Andrew Murphy, aviation policy officer at T&E, said: “The EU stopped the clock on its own ETS to give ICAO time to develop an environmentally meaningful measure, not a voluntary scheme which postpones serious action for a decade or more. Europe should be proud of setting the global benchmark, and never replace it with something inferior that is open to bogus offset programmes.”
To realise greater emissions reductions, the EU should reduce the cap of its ETS by 2.6% annually and introduce a similar declining cap for aviation allowances, the report recommends. Phasing out the free allocation of allowances to aircraft operators would require airlines to purchase more general ETS allowances and start to reflect the true cost of their climate impact.

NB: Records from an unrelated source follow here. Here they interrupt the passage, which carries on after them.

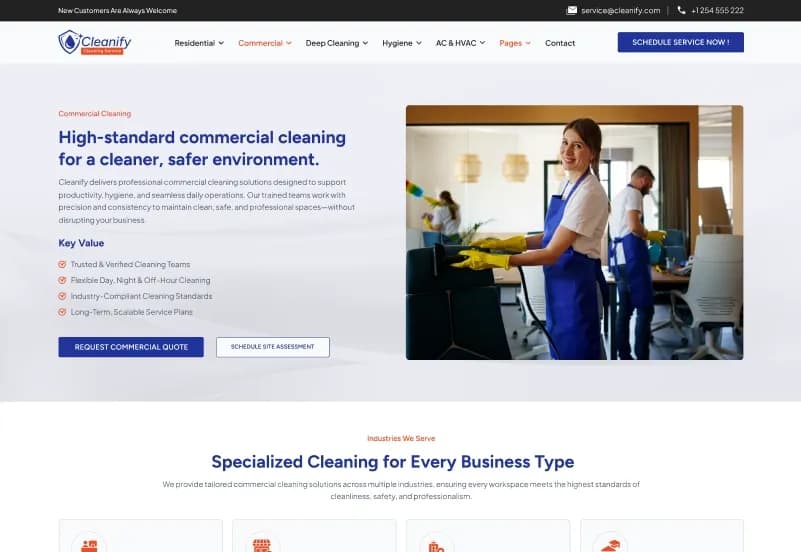 Cleanify — Cleaning Service Figma Template gallery image 4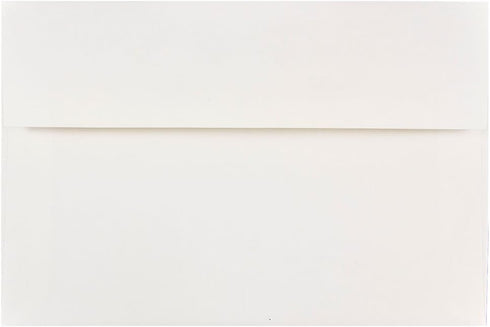 JAM PAPER A8 Invitation Envelopes, 5 1/2 x 8 1/8, White, 50/Pack
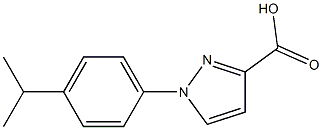 1-[4-(propan-2-yl)phenyl]-1H-pyrazole-3-carboxylic acid 구조식 이미지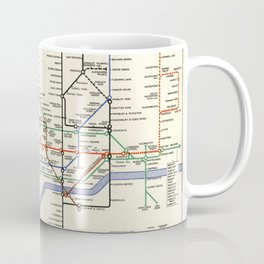 London underground railways. Mug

Andrew Murphy said: “Not only has the EU’s ETS disproved sceptics from both within and beyond Europe, but it has served as a model for nascent trading systems in such countries as China and Mexico. Replacing the ETS with the promise of something to take effect in 2021 which is far less than global, which sets a weaker target and lacks environmental safeguards, is not the way to strengthen Europe or the world’s climate ambition.”
ICAO has been working for almost two decades on aviation’s climate impact and its latest deadline to produce a result is at its 2016 assembly this month. International aviation and shipping were not explicitly mentioned in the Paris agreement, leaving it unclear how their rapidly growing emissions were to be addressed. Aviation is currently responsible for an estimated 5% of global warming. Without a change in the current projections, emissions will increase by more than four times, potentially to account for 22% of global emissions in 2050.